I guess what I’m saying is, I’m working on it. In the meantime please disregard any odd comments I may make, because I realize it’s important to at least let you know I’m there.
My First Blogger’s Block
Nov 28th
Here I am, just two days until the end of NaBloPoMo, struggling with my first bout of blogger’s block.
I have started this particular post no less than six times. I am highly distractable and every time I have a great idea my dog starts sprinting through the living room. Because she was born 100% deaf, I have to throw things at her just to get her attention.
I have nothing left within arms reach except for my laptop so I can’t guarantee that this post will be published, or any posts thereafter (Santa cannot afford a new computer this year).
Now, picture me examining my non-existent split ends for exactly 6 minutes and 43 seconds.
The thought of breaking the computer caused me to go into an anxiety induced trance. I think my therapist would call it escapism and I have to say I’m getting pretty good at it.
Surely, she will agree, that moving from binge eating and drunken debauchery to pulling my hair out is some kind of breakthrough.
Laugh Out Loud
Nov 20th
I am a compulsive texter. As an introvert, and a habitual multi-tasker, I believe it is the greatest invention ever
Even though I have sent 478 text messages this week, I have not once substituted the word “you” with the letter “U” or the word “for” with the number “4“.
I have not asked anyone “sup” or told anyone I would “KIR.”
I am incapable of text shorthand.
I am sure it all started with Laugh Out Loud, my most despised text abbreviation. I used it once, and have been embarassed ever since.
My inability to use this popular acronym has always been a mystery.
Until last night, while driving home from work alone, I was startled by a sudden outburst of cackling.
It immediately dawned on me that people who do randomly Laugh Out Loud, especially in public for no apparent reason, understand that it is not socially acceptable behavior. It’s what crazy people do.
I am certain that the people who claim to Laugh Out Loud regularly have never witnessed a strangers look of concern, as they nervously step a few feet away or sheild their small children from impending harm. If they understood the fear that usually accompanies one of these uncontrollable fits, the fear of being physically restrained, unable to stop giggling even after the door to the padded room is locked, they would surely not be so excited to admit it.

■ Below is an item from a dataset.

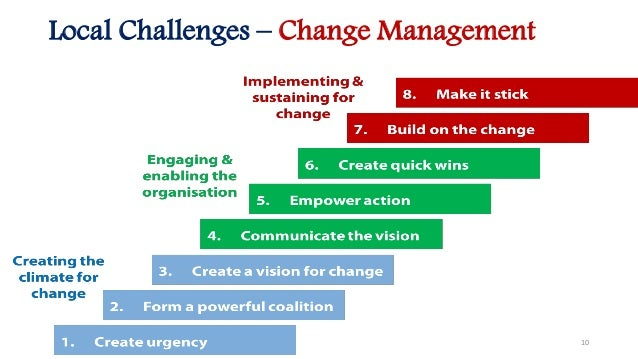 Trends And Local Challenges In Project Management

To all of those that regularly text me (or comment on the blog) please know that, while I think this particular term is probably overused, I don’t mind when other people use text abbreviations. As a matter of fact, I love the idea of actually making people Laugh Out Loud and hope that all of you do it several times a day. Hopefully, last night’s ephiphany will start a new phase for me.
LYSM, TTYS, MWAH!
Creeps in Training
Nov 19th
I have cats and one of the rules in my apartment complex is to have white mini-blinds, kept in good condition, on the front windows. As anyone who has ever had cats and mini-blinds knows, it is an impossible mix. After a few threatening letters from the main office I learned to keep an extra set or two around. We are allowed to put whatever window treatments we would like behind our mini-blinds. So, this morning, I’m on my way to Target in search of something a little different.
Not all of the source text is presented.